By ibanks - Posted on 21 May 2010

Leonardtown- May 16, 2010

It had been a couple years since Leonardtown had been run and I was excited to see it return this season. One of the true crits in the Mid-Atlantic: flat out fast, a technical downhill turn, and jumps out of every corner. The 2010 edition did not disappoint! Christine, Sarah and I put our wheels on the line and said--let’s go. It was fast from the start and not having raced Saturday my legs were slow to come around. An attack went early into the wind on the backside and Sarah made the split. The field was not content to let a break go and the front drilled it, stringing it out single file, leaving me gasping and hanging on in the turns. Those first 15 minutes are painful.

Finally, the engines were primed and all three of us were grabbing wheels as attacks went by looking for the break that would stick and dragging back the ones ABRT was not in. Syn-fit attacked and then Kenda and so on. I see Christine coming out of the pit after flatting. I am trying not to look at the lap counter until it flips to single digits. The field flew down the hill and leaned hard into the right turn, I was eighth wheel and bang-- the woman in front of me slid out. A handful of brakes, fishtailing and bracing to hit from behind—for a moment my race ended--but crash slide to the left and somehow I had righted the bike and was aimed up the hill. Sarah had made it through with the front group of six and I sprinted to join them. We had a 10 second gap with the confusion in the turn and tried to make it stick. We were hunted down and back together for the prime lap with 3 to go. Just love those three-lap-to-go-sprints, a Joe Jefferson special.

“3 to go, 3 to go, 3 to go” and it is strung out, on the rivet--gaps opening and closing, sprinting around slowing riders that are toasted or blocking. This hurts but it is fun. Someone wins Champagne on the prime lap, two to go, one to go…finally.
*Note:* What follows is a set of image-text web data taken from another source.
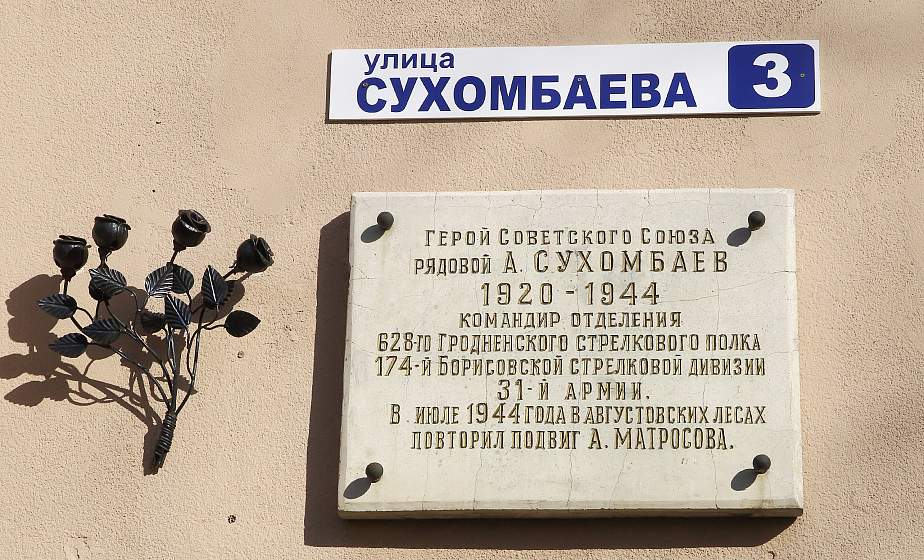 "Имя героя": Агадил Сухомбаев. Командир, отдавший жизнь за освобождение Гродно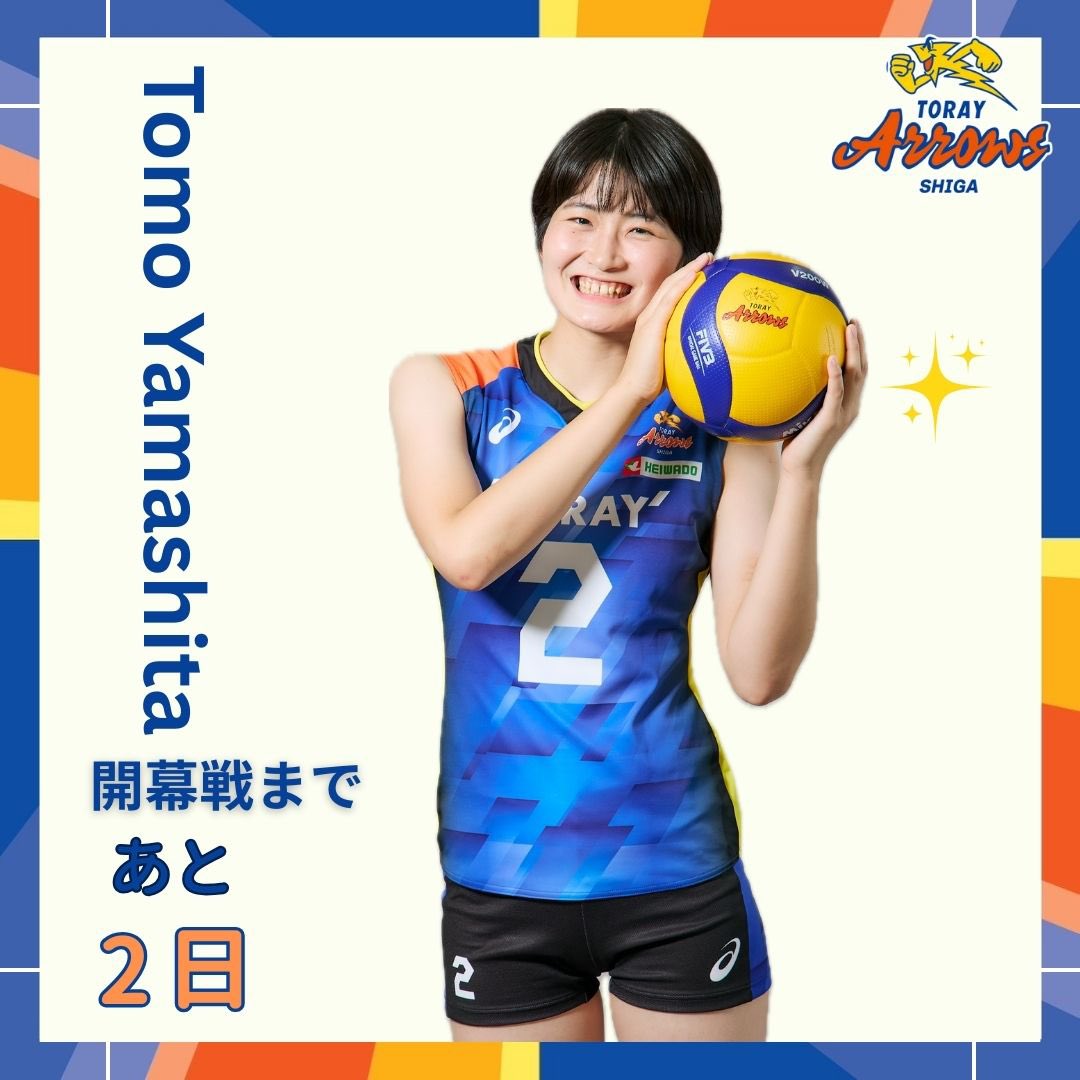 開幕戦まで あと2日！

背番号 2番 #山下とも 選手

成長するため、勝つためのプロセスを楽しんで、失敗を恐れず挑戦し続けます！
そして、どんな時もチーム全員で目👀を合わせて、心を繋いで今シーズン戦います！
ご声援よろしくお願い致します🔥

#バレーボール #volleyball #SVLEAGUE
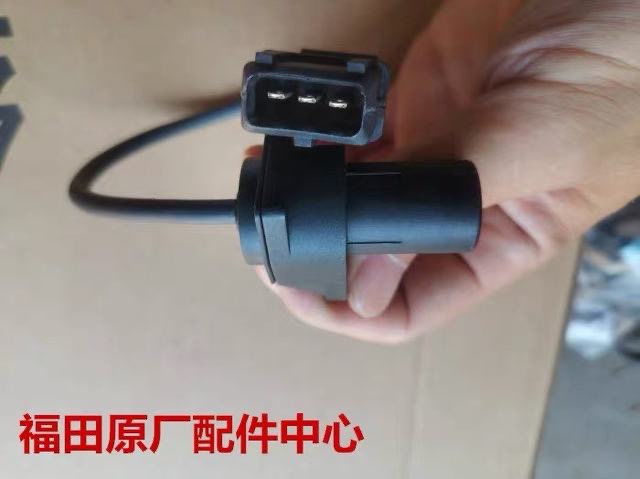 长安新豹T3跨越王X1X3X5V5曲轴传感器曲轴位置传感器 DAM16KR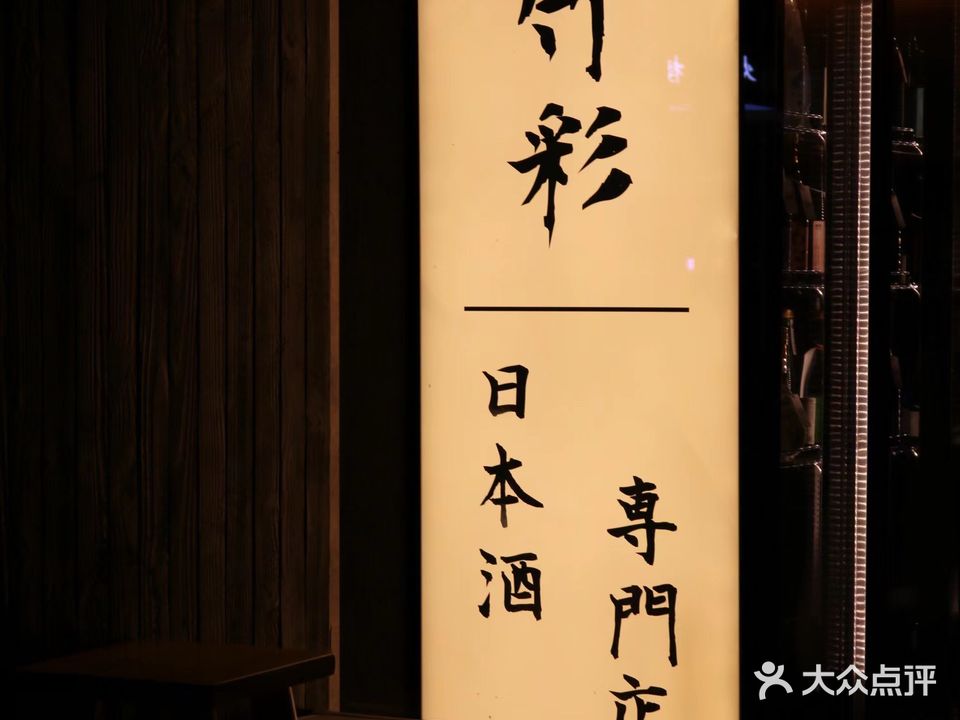 竹彩sake house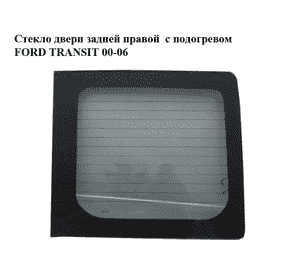 Стекло двери задней правой  с подогревом FORD TRANSIT 00-06 (ФОРД ТРАНЗИТ) (1801564, 4171112, 4061139, Стекло двери задней правой  с подогревом FORD TRANSIT 00-06 (ФОРД ТРАНЗИТ) (1801564, 4171112, 4061139,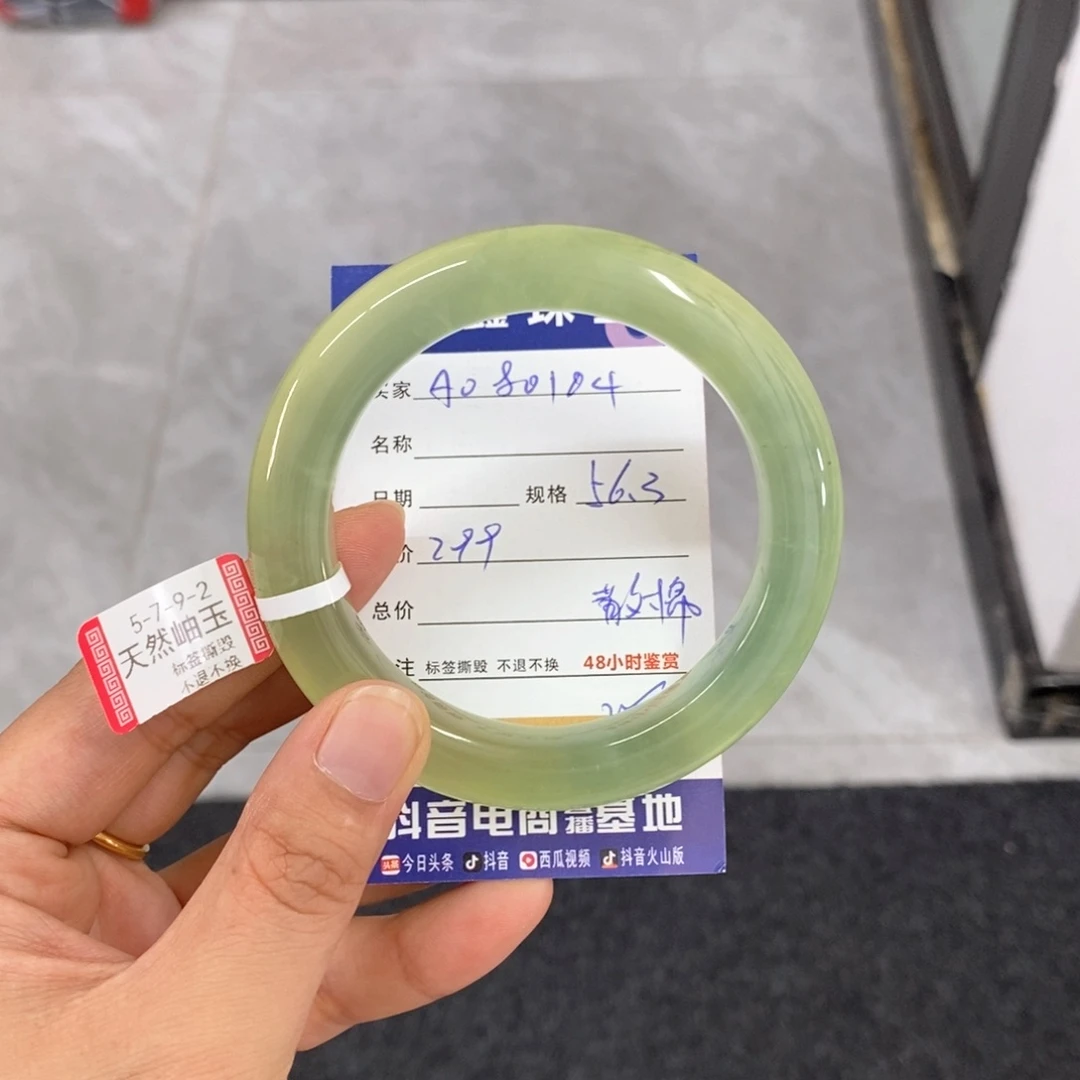 岫玉未镶嵌手镯天然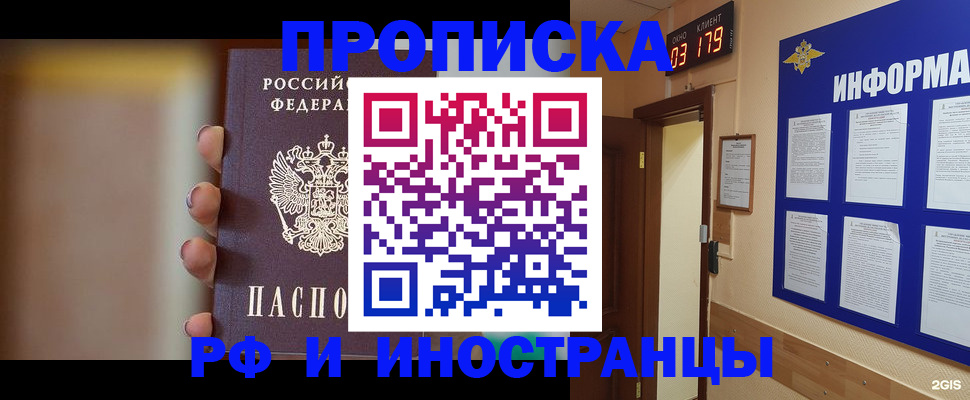 прописка в квартире в Челябинской области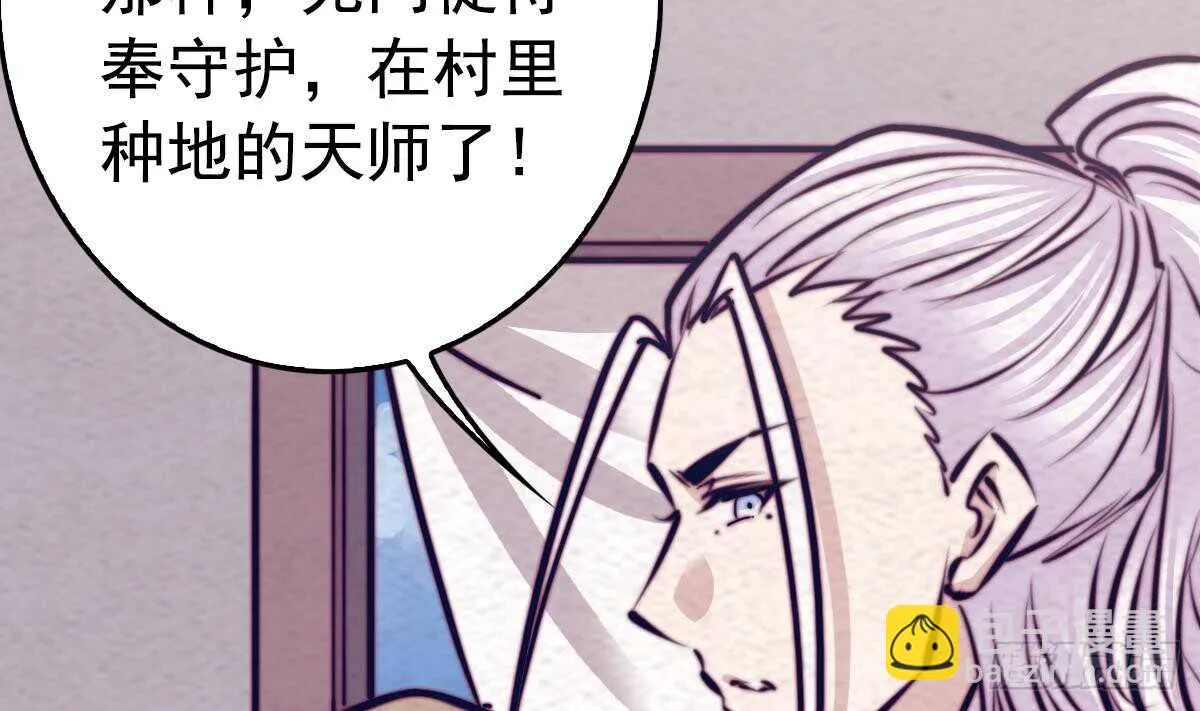 第199话 九叔 第17页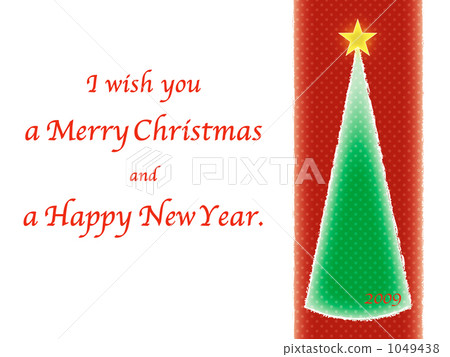 聖誕賀卡(樹) 聖誕賀卡(樹) 1049438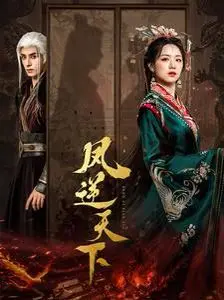 《凤逆天下》：燃爆古风！不走寻常路的女王成长记，传统与新潮的绝妙碰撞！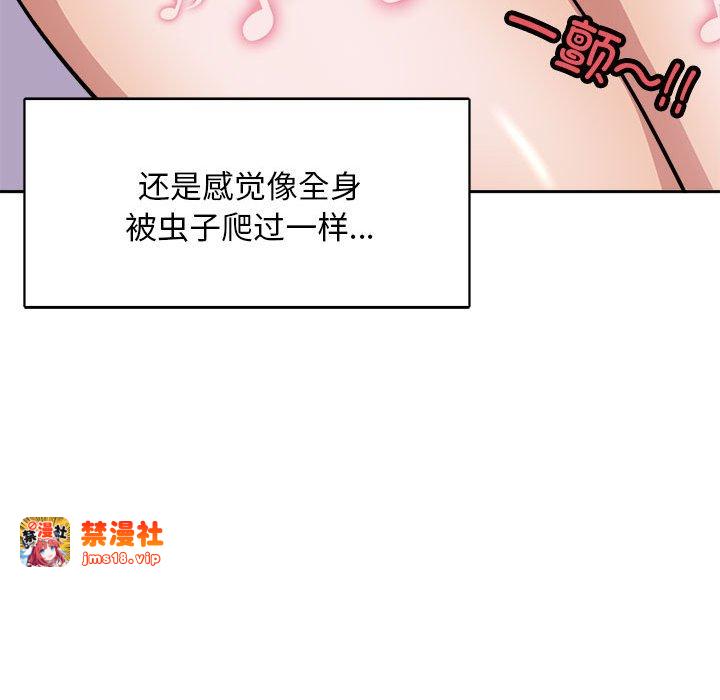 第7话 第 173 页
It slows on the back stretch with a Kenda rider on the front looking sideways and listening for the click. This is it. I clicked and jumped left—someone heard it and jumped right. That was the better line and I had to make up the distance in the second to last turn. Sarah was near the front and I hoped she caught my wheel. Through the last turn and 200 meters to the line—go, go, go. I wish I could say we came up with a podium finish like our women at Poolesville but we were just outside with 4th in the W cat 3 and 5th in the W 1/2 but that was a true race and it was raced hard. It is great to see good women’s racing back in MABRA and even better to be racing with great teammates.